A Sea Urchin's spherical body is completely covered by sharp spines that can grow up to 8 cm. These spines grow on a hard shell called the "test", which encloses the animal. The oldest ones have been measured to be around 19 cm in diameter. According to a research paper by Thomas A. Ebert at the Department of Zoology at Oregon State University, the largest reported red sea urchins are from British Columbia, Canada and are expected to be around 200 years old.
1. Freshwater Pearl Mussels - 250-Years
The freshwater pearl mussel, scientific name Margaritifera margaritifera, is an endangered species of freshwater mussel, an aquatic bivalve mollusc in the family Margaritiferidae. This species is capable of making fine-quality pearls, and was historically exploited in the search for pearls from wild sources.

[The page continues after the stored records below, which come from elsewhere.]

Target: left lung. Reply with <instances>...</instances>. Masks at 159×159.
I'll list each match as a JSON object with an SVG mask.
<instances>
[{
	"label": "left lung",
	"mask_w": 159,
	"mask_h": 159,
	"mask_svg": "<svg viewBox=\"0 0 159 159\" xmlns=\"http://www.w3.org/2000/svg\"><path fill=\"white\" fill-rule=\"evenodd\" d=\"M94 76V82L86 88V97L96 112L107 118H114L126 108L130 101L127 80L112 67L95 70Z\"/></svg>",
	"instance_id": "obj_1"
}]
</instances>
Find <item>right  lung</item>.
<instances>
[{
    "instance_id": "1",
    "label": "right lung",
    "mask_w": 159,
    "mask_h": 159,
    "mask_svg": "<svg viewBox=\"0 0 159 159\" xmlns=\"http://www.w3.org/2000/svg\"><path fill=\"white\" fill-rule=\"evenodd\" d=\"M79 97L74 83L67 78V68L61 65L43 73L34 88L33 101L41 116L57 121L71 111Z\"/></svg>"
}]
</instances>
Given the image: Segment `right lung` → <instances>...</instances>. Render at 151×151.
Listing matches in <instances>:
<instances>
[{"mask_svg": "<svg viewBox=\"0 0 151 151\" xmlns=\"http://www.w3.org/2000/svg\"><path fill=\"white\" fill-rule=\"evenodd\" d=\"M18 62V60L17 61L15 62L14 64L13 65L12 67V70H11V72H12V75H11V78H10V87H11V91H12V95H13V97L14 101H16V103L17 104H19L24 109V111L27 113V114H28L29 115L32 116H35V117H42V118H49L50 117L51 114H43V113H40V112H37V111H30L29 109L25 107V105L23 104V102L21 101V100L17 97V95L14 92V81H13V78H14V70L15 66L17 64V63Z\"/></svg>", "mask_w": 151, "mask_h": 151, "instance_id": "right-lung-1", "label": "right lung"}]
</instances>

In recent times, the Russian malacologist Valeriy Ziuganov received worldwide reputation after he discovered that the pearl mussel exhibited negligible senescence (i.e., lack of symptoms of aging) and he determined that it had a maximum lifespan of 210-250 years.
Honorable Mention - Sturgeon Fish - 125-Years
One of the oldest families of bony fish in existence, sturgeon are native to subtropical, temperate and sub-Arctic rivers, lakes and coastlines of Eurasia and North America. Sturgeon is the common name used for some 26 species of fish in the family Acipenseridae. Sturgeons ranging from 7-12 feet (2-3.5 m) in length are common, and some species grow up to 18 feet (5.5 m).
In April of 2012, the Wisconsin state Department of Natural Resources tagged a 125-year-old sturgeon that measured 7 feet and 3 inches in length and weighed 240-pounds. The fish, which was released back into the river after it was tagged, was also the largest ever captured in Wisconsin.